Beaton crosses the line
May 16, 2018
Differing political opinions are the hallmark of our country that we should celebrate. But, there is a marked difference between views disseminated with facts and rhetoric fueling ideologues. A good writer learns from critique as opposed to fighting with invisible demons among the paper's readers. Glenn Beaton should be grateful when a person takes the time to read his bilious babble. Thin-skinned regular contributors that lack humility do nothing for the community. Honestly, the nation – and the world – gets its fill of bloated nonsense from the POTUS's midnight Tweets. But, the burden of printing fallacy falls on the Editors' shoulders for publishing works from writers who frame solutions within the context of bigoted values contrary to the nature of the U.S. Constitution.

## Exercise directions
Answer these questions from the text:
1. What date is given under the headline?
2. On whose shoulders does the text say the burden of printing fallacy falls?
3. Where, according to the text, do the nation and the world get their fill of bloated nonsense?
This listing comes from a separate source.

Excerpts from a spatial dataset

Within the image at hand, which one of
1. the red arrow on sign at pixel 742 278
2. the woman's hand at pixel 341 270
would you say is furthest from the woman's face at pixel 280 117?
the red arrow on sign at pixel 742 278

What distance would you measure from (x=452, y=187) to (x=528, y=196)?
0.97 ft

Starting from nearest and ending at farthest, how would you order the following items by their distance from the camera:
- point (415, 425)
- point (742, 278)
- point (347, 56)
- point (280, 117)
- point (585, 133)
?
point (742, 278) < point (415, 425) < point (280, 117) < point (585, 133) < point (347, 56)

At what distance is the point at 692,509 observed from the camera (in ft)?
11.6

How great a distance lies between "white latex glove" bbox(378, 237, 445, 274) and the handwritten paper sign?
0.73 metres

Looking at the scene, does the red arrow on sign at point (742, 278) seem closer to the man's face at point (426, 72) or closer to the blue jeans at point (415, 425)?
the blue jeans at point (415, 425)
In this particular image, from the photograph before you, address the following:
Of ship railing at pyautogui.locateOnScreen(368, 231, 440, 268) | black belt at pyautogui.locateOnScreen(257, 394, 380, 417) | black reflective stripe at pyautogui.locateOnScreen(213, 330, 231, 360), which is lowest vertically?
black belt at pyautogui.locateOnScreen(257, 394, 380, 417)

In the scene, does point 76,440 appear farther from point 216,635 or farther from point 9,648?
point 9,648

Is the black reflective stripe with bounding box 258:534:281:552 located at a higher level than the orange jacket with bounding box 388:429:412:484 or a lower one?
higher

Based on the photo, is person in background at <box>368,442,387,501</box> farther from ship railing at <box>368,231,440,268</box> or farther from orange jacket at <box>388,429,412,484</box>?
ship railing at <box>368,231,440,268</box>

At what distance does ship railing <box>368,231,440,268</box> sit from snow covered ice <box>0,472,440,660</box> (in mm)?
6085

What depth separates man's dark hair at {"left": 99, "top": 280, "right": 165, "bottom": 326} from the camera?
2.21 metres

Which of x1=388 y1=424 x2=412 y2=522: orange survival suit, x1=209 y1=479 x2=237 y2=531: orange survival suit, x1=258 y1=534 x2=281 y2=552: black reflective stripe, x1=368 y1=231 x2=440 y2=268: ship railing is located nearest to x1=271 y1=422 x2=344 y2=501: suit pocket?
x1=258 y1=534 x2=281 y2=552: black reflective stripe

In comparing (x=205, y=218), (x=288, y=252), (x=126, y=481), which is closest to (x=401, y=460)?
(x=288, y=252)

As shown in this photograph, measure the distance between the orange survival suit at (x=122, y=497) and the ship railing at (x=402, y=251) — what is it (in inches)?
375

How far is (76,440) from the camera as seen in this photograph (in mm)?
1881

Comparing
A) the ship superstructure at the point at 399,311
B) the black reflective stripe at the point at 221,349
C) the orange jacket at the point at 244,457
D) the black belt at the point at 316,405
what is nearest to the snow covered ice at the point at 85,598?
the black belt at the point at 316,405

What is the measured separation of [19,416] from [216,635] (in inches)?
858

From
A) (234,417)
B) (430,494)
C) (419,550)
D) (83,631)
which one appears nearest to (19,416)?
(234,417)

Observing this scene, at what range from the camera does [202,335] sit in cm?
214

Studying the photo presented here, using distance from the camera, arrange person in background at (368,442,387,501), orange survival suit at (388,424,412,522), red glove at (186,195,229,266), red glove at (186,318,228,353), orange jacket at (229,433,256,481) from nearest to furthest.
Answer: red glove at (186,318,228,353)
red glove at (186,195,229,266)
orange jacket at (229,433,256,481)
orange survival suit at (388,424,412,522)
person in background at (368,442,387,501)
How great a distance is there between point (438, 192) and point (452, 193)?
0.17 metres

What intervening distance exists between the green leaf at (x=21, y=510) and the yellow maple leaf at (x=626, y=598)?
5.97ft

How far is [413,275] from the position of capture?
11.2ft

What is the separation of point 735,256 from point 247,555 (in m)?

## The answer
1. May 16, 2018
2. The Editors'
3. From the POTUS's midnight Tweets